----- Teks yang Diberikan

KETIKA KESERAKAHAN DILEGALKAN



 

Oleh : Ahmad Sastra

 

Pulau Sumatera, sebagai salah satu pulau terbesar di Indonesia, telah lama menjadi arena ekstraksi besar-besaran sumber daya alam. Aktivitas pertambangan batubara, mineral, dan proyek industri lainnya mendominasi lanskap ekologis hingga memberikan dampak luas terhadap hutan, sungai, dan kehidupan masyarakat lokal.

 

Krisis lingkungan seperti banjir bandang, tanah longsor, dan rusaknya lahan produktif di Sumatera baru-baru ini menunjukkan bahwa kerusakan bukan semata akibat perubahan iklim global, tetapi juga perwujudan kebijakan nasional yang memberikan ruang kapitalisme ekstraktif dan dominasi oligarki ekonomi dalam pengelolaan sumber daya alam untuk keuntungan komersial semata.

 

Dalam konteks Indonesia kontemporer, dua instrumen hukum yang mendapat kritik tajam para akademisi dan aktivis lingkungan adalah Omnibus Law (UU Cipta Kerja/UU No. 11/2020 yang kini disahkan kembali sebagai UU No. 6/2023) dan UU Minerba (UU No. 3/2020 tentang Mineral dan Batubara).

----------
----- Data yang Diberikan

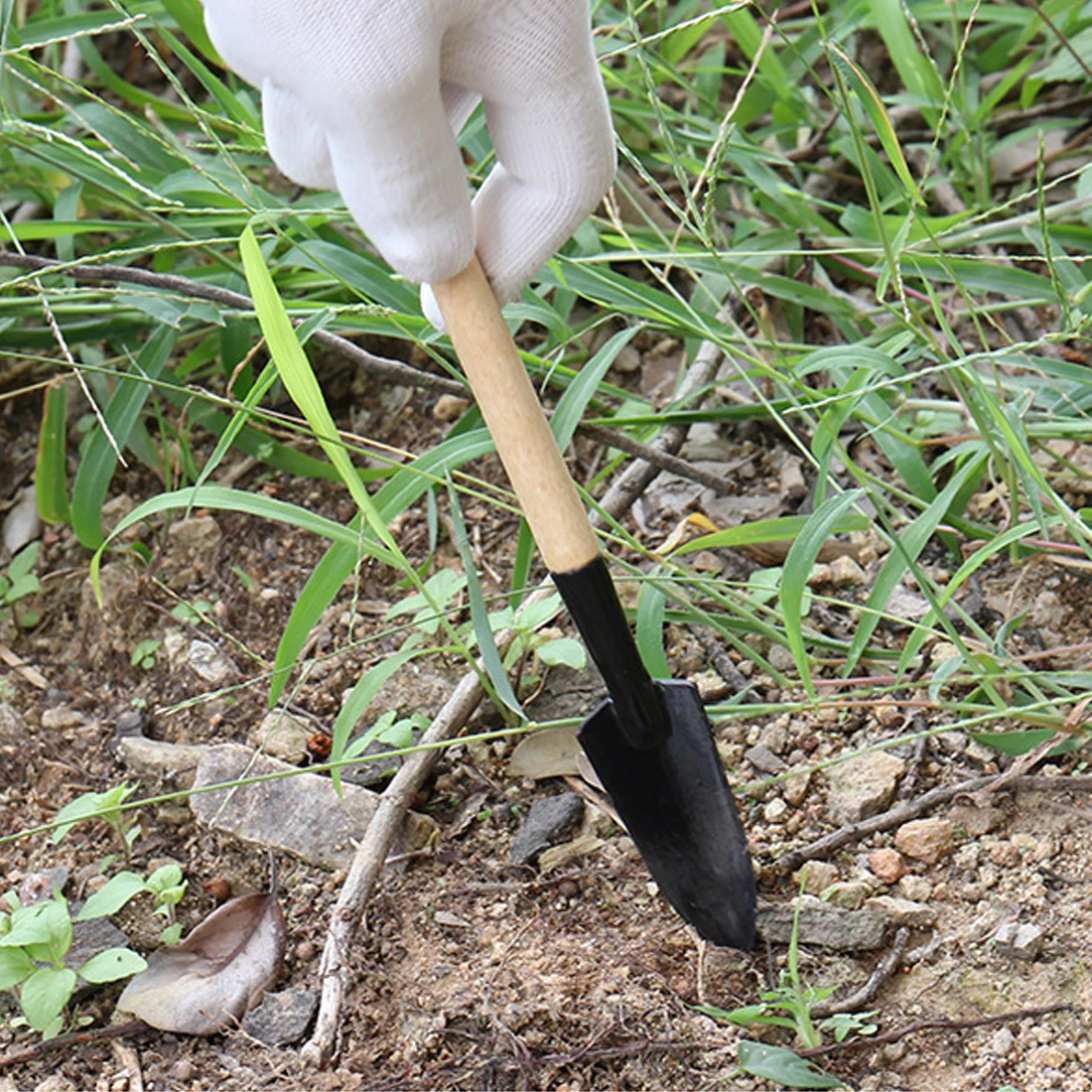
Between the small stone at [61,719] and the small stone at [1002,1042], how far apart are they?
110cm

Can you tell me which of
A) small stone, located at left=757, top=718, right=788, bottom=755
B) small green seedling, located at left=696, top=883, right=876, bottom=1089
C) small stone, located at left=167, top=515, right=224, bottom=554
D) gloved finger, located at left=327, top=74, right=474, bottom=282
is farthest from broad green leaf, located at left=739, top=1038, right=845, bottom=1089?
small stone, located at left=167, top=515, right=224, bottom=554

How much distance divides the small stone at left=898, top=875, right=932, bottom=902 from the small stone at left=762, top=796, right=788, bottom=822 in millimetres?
141

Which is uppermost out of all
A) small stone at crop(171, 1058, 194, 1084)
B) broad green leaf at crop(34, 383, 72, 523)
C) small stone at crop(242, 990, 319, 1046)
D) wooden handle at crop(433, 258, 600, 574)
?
wooden handle at crop(433, 258, 600, 574)

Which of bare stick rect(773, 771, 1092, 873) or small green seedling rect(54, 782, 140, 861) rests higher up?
small green seedling rect(54, 782, 140, 861)

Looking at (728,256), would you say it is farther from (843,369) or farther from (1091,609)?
(1091,609)

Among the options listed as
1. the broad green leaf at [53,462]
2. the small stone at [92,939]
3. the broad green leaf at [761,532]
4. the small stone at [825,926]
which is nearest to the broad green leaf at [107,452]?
the broad green leaf at [53,462]

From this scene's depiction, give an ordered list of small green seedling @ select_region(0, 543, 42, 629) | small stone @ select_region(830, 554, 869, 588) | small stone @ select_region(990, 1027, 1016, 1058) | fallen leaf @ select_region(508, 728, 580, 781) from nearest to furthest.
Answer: small stone @ select_region(990, 1027, 1016, 1058) < fallen leaf @ select_region(508, 728, 580, 781) < small stone @ select_region(830, 554, 869, 588) < small green seedling @ select_region(0, 543, 42, 629)

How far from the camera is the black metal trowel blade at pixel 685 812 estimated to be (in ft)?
4.18

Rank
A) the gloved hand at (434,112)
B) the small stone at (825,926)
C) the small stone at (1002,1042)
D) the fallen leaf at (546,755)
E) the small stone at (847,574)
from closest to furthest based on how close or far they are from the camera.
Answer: the gloved hand at (434,112)
the small stone at (1002,1042)
the small stone at (825,926)
the fallen leaf at (546,755)
the small stone at (847,574)

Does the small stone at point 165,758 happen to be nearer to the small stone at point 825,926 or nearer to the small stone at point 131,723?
the small stone at point 131,723

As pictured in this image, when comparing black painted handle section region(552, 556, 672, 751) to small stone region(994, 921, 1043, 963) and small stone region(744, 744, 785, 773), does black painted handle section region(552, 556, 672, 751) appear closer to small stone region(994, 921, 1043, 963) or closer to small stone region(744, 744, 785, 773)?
small stone region(744, 744, 785, 773)

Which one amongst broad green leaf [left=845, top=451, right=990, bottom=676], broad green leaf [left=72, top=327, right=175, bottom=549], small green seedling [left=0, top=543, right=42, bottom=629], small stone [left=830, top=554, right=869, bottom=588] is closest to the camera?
broad green leaf [left=845, top=451, right=990, bottom=676]

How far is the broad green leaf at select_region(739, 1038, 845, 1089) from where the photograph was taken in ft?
3.76

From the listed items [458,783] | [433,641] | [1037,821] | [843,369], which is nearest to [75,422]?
[433,641]
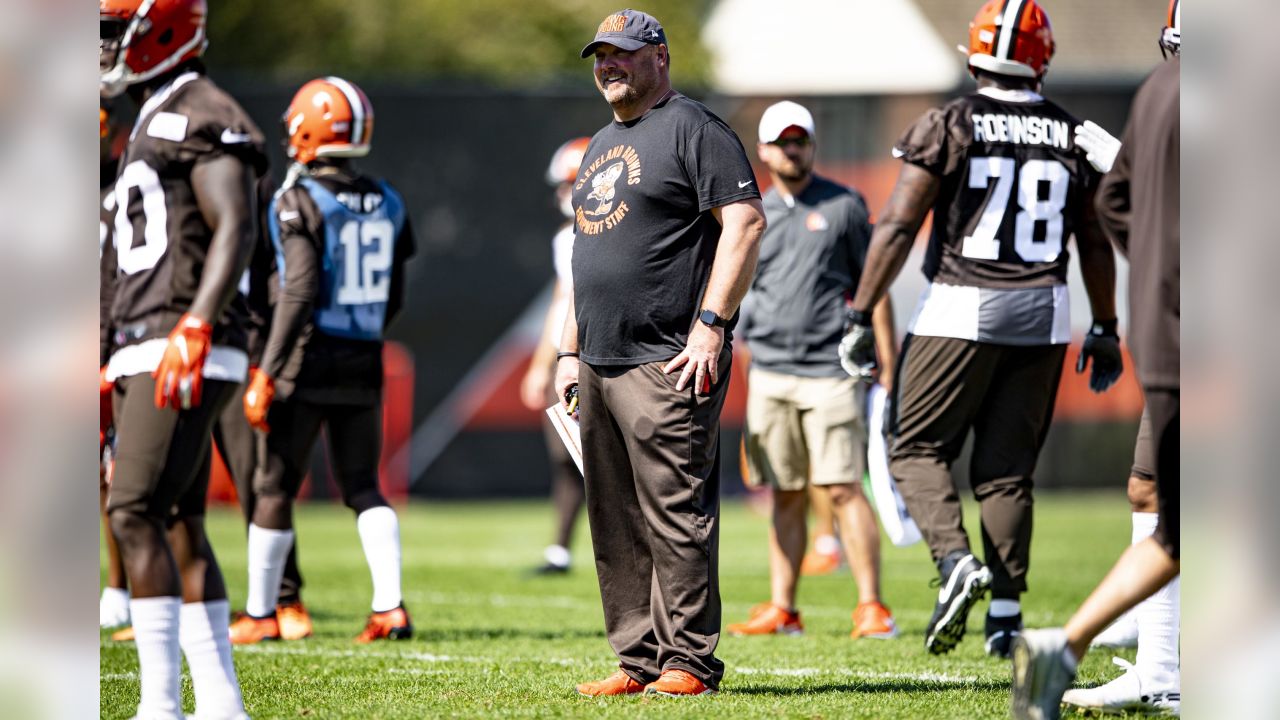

----------

_Tugas Latihan_
1. Dalam teks tentang kerusakan lingkungan di Sumatera, UU Minerba disebut sebagai undang-undang nomor berapa?
2. Lanjutkan teks tentang kerusakan lingkungan di Sumatera, dimulai tepat setelah kalimat terakhirnya.
Entri di atas adalah bahan tersendiri yang tidak berkaitan dengan teks.

_Hasil Latihan_
1. UU Minerba adalah UU No. 3/2020 tentang Mineral dan Batubara.

2.
 

Kebijakan tersebut dipandang sebagai bentuk legalisasi praktik ekstraktif yang memperlemah kontrol lingkungan demi kepentingan modal besar. Artikel ini memaparkan kritik ilmiah terhadap kedua regulasi tersebut dan hubungan antara struktur kapitalisme hukum dengan degradasi lingkungan di Sumatera.

 

Kapitalisme Ekstraktif dan Oligarki dalam Kebijakan Publik

 

Teori kapitalisme modern menggarisbawahi bahwa akumulasi modal cenderung terkonsentrasi pada segelintir aktor ekonomi besar, yang disebut oligarki, yang memiliki kekuatan politik yang signifikan dalam pembentukan kebijakan publik.

 

Dalam konteks sumber daya alam, oligarki ini sering berasal dari industri pertambangan, energi fosil, dan agribisnis berskala besar, yang mengejar keuntungan maksimal tanpa memperhatikan dampak sosial dan ekologis.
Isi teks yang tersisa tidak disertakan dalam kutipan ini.